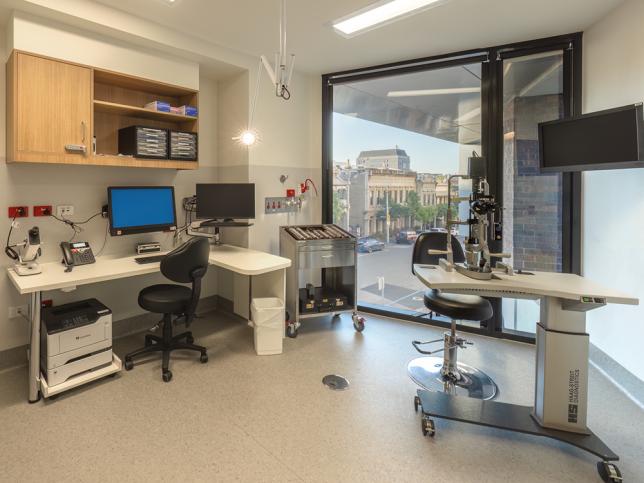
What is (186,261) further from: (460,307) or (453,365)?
(453,365)

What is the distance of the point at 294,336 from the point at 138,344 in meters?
1.41

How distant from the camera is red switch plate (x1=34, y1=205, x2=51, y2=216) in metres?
2.79

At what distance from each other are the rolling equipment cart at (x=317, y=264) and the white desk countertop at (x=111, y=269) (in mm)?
355

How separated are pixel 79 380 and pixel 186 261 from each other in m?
1.06

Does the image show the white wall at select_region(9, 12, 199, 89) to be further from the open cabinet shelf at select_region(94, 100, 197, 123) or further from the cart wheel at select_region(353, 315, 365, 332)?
the cart wheel at select_region(353, 315, 365, 332)

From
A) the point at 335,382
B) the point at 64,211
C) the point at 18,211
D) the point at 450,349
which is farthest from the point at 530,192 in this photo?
the point at 18,211

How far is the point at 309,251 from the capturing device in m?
3.47

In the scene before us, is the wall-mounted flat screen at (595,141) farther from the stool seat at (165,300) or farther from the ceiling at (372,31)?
the stool seat at (165,300)

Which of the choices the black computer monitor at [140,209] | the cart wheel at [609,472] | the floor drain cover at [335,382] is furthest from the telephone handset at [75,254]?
the cart wheel at [609,472]

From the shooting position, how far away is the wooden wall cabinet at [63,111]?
2.44 m

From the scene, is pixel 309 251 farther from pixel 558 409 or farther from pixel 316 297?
pixel 558 409

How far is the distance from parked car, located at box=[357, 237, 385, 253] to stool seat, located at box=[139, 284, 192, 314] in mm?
2078

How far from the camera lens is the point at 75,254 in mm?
2768

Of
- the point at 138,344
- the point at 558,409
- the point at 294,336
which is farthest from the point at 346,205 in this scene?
the point at 558,409
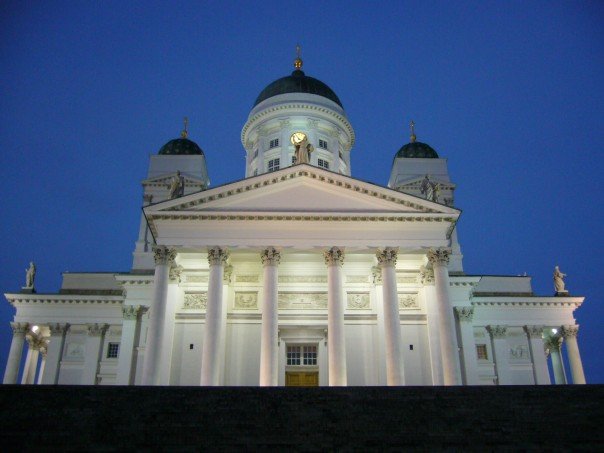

* * * * *

§ What you are asked to do:
Edit all the records above so that every occurrence of "camera" becomes "sensor", leaving the rest of the text unchanged. Leave the pictures out of the output.

§ Response below:
What is (186,261) further from: (460,307) or (453,365)?
(453,365)

What is the distance of the point at 294,336 from the point at 138,344 in meters?
1.41

How distant from the sensor is red switch plate (x1=34, y1=205, x2=51, y2=216) in metres?
2.79

At what distance from each other are the rolling equipment cart at (x=317, y=264) and the white desk countertop at (x=111, y=269) (in mm)?
355

How separated are pixel 79 380 and pixel 186 261 from each other in m?
1.06

Does the image show the white wall at select_region(9, 12, 199, 89) to be further from the open cabinet shelf at select_region(94, 100, 197, 123) or further from the cart wheel at select_region(353, 315, 365, 332)?
the cart wheel at select_region(353, 315, 365, 332)

From
A) the point at 335,382
B) the point at 64,211
C) the point at 18,211
D) the point at 450,349
which is farthest from the point at 530,192 in this photo?
the point at 18,211

How far is the point at 309,251 from the capturing device in m?
3.47

In the scene before us, is the wall-mounted flat screen at (595,141) farther from the stool seat at (165,300) or farther from the ceiling at (372,31)?
the stool seat at (165,300)

Which of the choices the black computer monitor at [140,209] | the cart wheel at [609,472] | the floor drain cover at [335,382] is furthest from the telephone handset at [75,254]?
the cart wheel at [609,472]

From the shooting position, how far away is the wooden wall cabinet at [63,111]?
2.44 m

From the scene, is pixel 309 251 farther from pixel 558 409 or farther from pixel 316 297?
pixel 558 409

How far is the distance from parked car, located at box=[357, 237, 385, 253] to stool seat, located at box=[139, 284, 192, 314] in mm?
2078

How far from the sensor lens is the point at 75,254 in mm?
2768

Of
- the point at 138,344
- the point at 558,409
- the point at 294,336
which is farthest from the point at 346,205 in this scene?
the point at 558,409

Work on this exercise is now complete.